A: They are all symptoms of a capability gap, and they all lead to failure. Capability gaps are a common cause of implementation failure.
“Capability” is a recipe for success. So why do so many projects fail due to a lack of capability? Is the recipe secret? It’s not, but it has an ingredient that is so often overlooked that it might as well be a secret.
Getting the right things right
There are several models for capability, but for ERP implementations, Clayton Christensen’s RPV model is the best one. He defined capability as a combination of resources, processes, and values. You need all three. Resources are obvious, processes are often misunderstood, and values are almost always overlooked.
Processes – the surprise here is that the methodology you use on the project is a container (a necessary container), for the work you need to do, supported by over a hundred different processes that need to be applied.
Values – This is not about ethics or company values. This is about what is most important to people. If you had to choose between someone who had the resources and know-how to do something, but didn’t want to do it, and a person who really wanted to do something but didn’t have the resources or processes to do it, who would you choose? Me too.
Navigating Capability
The Three Cords of Capability
The Resources, Processes, Values (RPV) Model
An organization’s ability to execute is a combination of the resources it has, the processes it uses, and the values that guide its decisions. Here is a “New Year’s Resolution” example:
I want to get in shape, but ...
- there’s no gym I can go to (resources)
- nothing I try works (processes)
- I have to finish this Netflix series first (values)
Why the RPV Capability Model is Essential in ERP Implementations
ERP implementations impose a unique and new set of demands on an organization. The RPV model provides a framework for tackling these demands in a mindful way.
Holistic
In the “New Year’s” example above, which element is both critical and elusive? That’s also true of ERP implementations.
Predictive and Diagnostic
ERP implementations make ‘out of the ordinary’ demands on organizations. Using the RPV model is a framework to know if you are set up for success before you begin. Whether it’s an activity within the project or the project itself.
Common Language
Things will go wrong.
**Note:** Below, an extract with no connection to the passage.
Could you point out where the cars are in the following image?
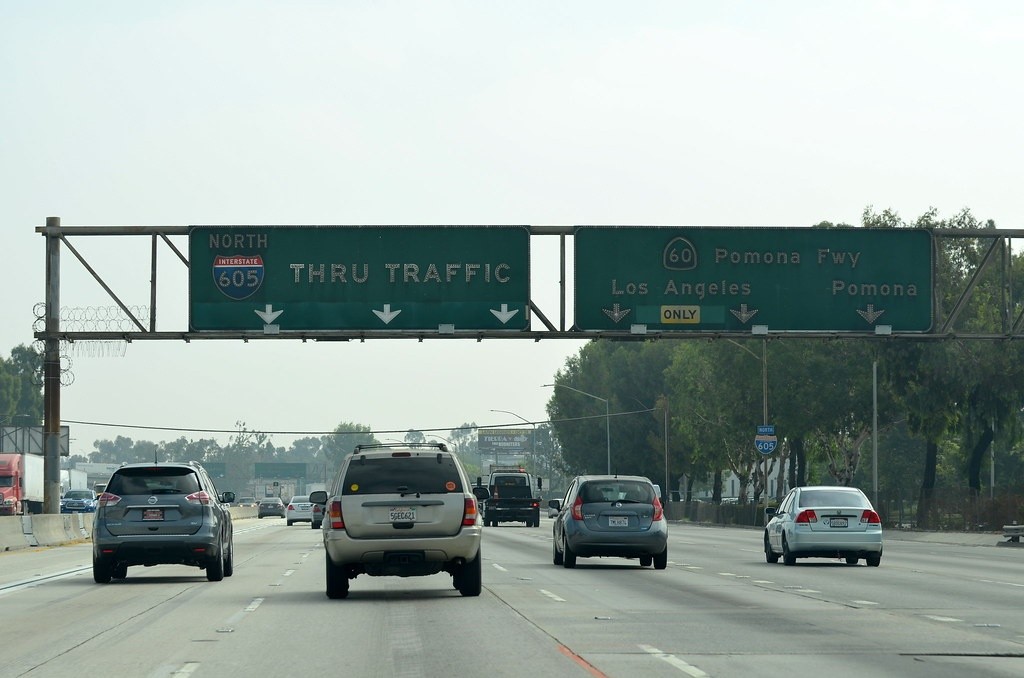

When they do, the RPV model provides a common language to understand the problem.
Actionable
The RPV model does not provide solutions to problems, but it will put you in the right ballpark to pursue solutions.
Cord 1 – Resources: Your People, Tech,, Budget, and Schedule
The most visible cord of capability is your Resources, the tangible building blocks of any project: the people on your team, the partners you hire, the technology and tools you deploy.
People
The “A-Team” must be assigned to the project, and the “A-Team” is not just a list of names. It is a complete human capital ecosystem, carefully designed and funded. This system has three distinct, interdependent parts:
- The Dedicated Internal Team: Full-time project managers, solution architects, and business process owners who provide continuity and connect technology to business value.
- The Supporting Team: Part-time specialists—database administrators, security engineers, departmental super-users—who provide critical expertise at key moments.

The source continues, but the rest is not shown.